U.S. Representative Eric Swalwell (D-CA) attends a House Judiciary Committee hearing with FBI Director Kash Patel (not pictured), on Capitol Hill in Washington, D.C., U.S., September 17, 2025. REUTERS/Annabelle Gordon
(Los Angeles, California) – California Rep. Eric Swalwell is facing a political firestorm as two major controversies collide, questions over whether he even lives in California, and fresh reports that his gubernatorial campaign took nearly $15,000 tied to the Chinese Communist Party.
A court complaint filed in Sacramento by conservative activist Joel Gilbert claims Swalwell is ineligible to run for governor because public records show no California residence. The address listed in campaign filings, Gilbert says, is his lawyer’s office, not a home, potentially violating California’s five-year residency requirement.
At the same time, Fox News reports Swalwell’s campaign accepted $9,999 from the Silicon Valley office of DeHeng Law Offices, a Beijing-linked firm, plus $5,000 from a Chinese national partner at the firm. Critics say the donations raise alarms about foreign influence in a race for the state’s top job.
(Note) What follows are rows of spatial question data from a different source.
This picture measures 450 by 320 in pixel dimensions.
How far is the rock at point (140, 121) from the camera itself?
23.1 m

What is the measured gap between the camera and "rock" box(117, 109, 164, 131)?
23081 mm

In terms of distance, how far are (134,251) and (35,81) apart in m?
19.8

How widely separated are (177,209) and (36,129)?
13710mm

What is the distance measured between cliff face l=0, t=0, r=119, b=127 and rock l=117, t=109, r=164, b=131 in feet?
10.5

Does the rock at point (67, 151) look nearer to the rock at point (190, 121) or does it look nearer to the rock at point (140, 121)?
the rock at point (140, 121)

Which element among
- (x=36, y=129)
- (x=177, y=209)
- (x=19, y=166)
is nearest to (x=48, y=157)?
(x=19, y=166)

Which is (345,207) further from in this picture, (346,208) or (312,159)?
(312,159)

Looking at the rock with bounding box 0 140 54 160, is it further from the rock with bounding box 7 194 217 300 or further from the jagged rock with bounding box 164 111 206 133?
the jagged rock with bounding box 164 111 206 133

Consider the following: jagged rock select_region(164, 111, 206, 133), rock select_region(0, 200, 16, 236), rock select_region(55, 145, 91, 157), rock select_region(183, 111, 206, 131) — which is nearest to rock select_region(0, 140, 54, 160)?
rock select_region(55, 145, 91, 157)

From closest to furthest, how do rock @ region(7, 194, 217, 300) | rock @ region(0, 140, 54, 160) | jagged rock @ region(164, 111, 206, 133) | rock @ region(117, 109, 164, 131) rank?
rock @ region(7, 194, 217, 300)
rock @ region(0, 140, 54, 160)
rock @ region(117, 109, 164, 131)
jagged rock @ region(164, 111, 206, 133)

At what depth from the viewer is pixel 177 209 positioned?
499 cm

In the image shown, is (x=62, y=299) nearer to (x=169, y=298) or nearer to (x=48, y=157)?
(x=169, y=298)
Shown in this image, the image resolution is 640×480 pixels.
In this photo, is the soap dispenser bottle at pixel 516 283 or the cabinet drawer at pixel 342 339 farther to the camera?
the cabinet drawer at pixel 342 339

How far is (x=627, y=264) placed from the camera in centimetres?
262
The revelations revive scrutiny of Swalwell’s past ties to Christine Fang (also known as Fang Fang), the Chinese operative who fundraised for his campaign and placed an intern in his Washington office before U.S. intelligence flagged her activities. Swalwell later said he cut ties.
Swalwell- often mentioned as a potential successor to term-limited Gov. Gavin Newsom, has not responded to the residency claim or the donation backlash.
If the court agrees with the challenge, Swalwell could be knocked off the ballot, turning a governor’s run into a full-blown scandal over where he lives and who’s funding him.